◆ Page ◆
Figure 4 presents a narrow window of time from this same data sample to better show the denoised values. The plot illustrates how the WD values have a higher tendency to reach the outliers than the AD values, as mentioned in Subsection 3.1. However, in the combination of both denoising methods, close to manual performance is achieved in filtering outliers.

Figure 4

Figure 4. Zoom in from Figure 3. Denoising process on a temperature data sample with noisy episodes from leg 4. WD values are shown in orange and AD values after one iteration are shown in gray.

In Figure 5, we present the corresponding salinity data of the time interval from Figure 3 (temperature). The downwards spikes show a typical noisy behavior of this sort of salinity data Umbert et al. (2022), which is successfully filtered by the algorithm, as these points are labeled with QC = 3 (pink) or QC = 4 (red). Recall that thresholds in use for salinity are [t₁,t₂,t₃] = [0.007,0.015,0.05]. Note that some of these distant outliers are being labeled as probably bad, even when they fall far apart from the main signal feature. This can be easily addressed by shifting t₃ toward t₂. However, being t₂ the most relevant threshold to the study, it was chosen not to do so in order to better show the behavior of the algorithm.

Figure 5

Figure 5. Denoising process on a salinity data sample with noisy episodes from leg 4 corresponding to Figure 3 time interval. WD values are shown in orange, and AD values after two iterations are shown in gray. The downward spikes are characteristic of this type of data, typically caused by air bubbles going through the conductivity sensor.

Also recall that in the case of salinity, two rounds of AD were needed, resulting in the following steps of processing: (a) the WD values are computed, (b) these values are compared to the original data and QC labels are set, (c) AD values are computed for points with QC< 3 (first round of AD), (d) these values are compared to the original data and QC labels are set in a non-decreasing way, (e) AD values are produced with the remaining data with QC< 3 (second round of AD), and (f) these values (from second AD round) are compared to the original data and QC labels are set in a non-decreasing way.

The plots for salinity are shown as AD values, the ones resulting from the second round of AD denoising together with those points that were involved in round 1 but not in round 2, that is, the points that were already labeled as “bad” or “probably bad” in round 1.

◆ Set task ◆
Copy the denoising text again from "Figure 5. Denoising" through "the conductivity sensor.", and put "trapped air" where it says "air bubbles".

◆ Data provided ◆
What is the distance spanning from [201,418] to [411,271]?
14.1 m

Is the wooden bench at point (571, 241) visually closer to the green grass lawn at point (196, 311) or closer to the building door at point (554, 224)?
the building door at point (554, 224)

◆ Output for this task ◆
Figure 5. Denoising process on a salinity data sample with noisy episodes from leg 4 corresponding to Figure 3 time interval. WD values are shown in orange, and AD values after two iterations are shown in gray. The downward spikes are characteristic of this type of data, typically caused by trapped air going through the conductivity sensor.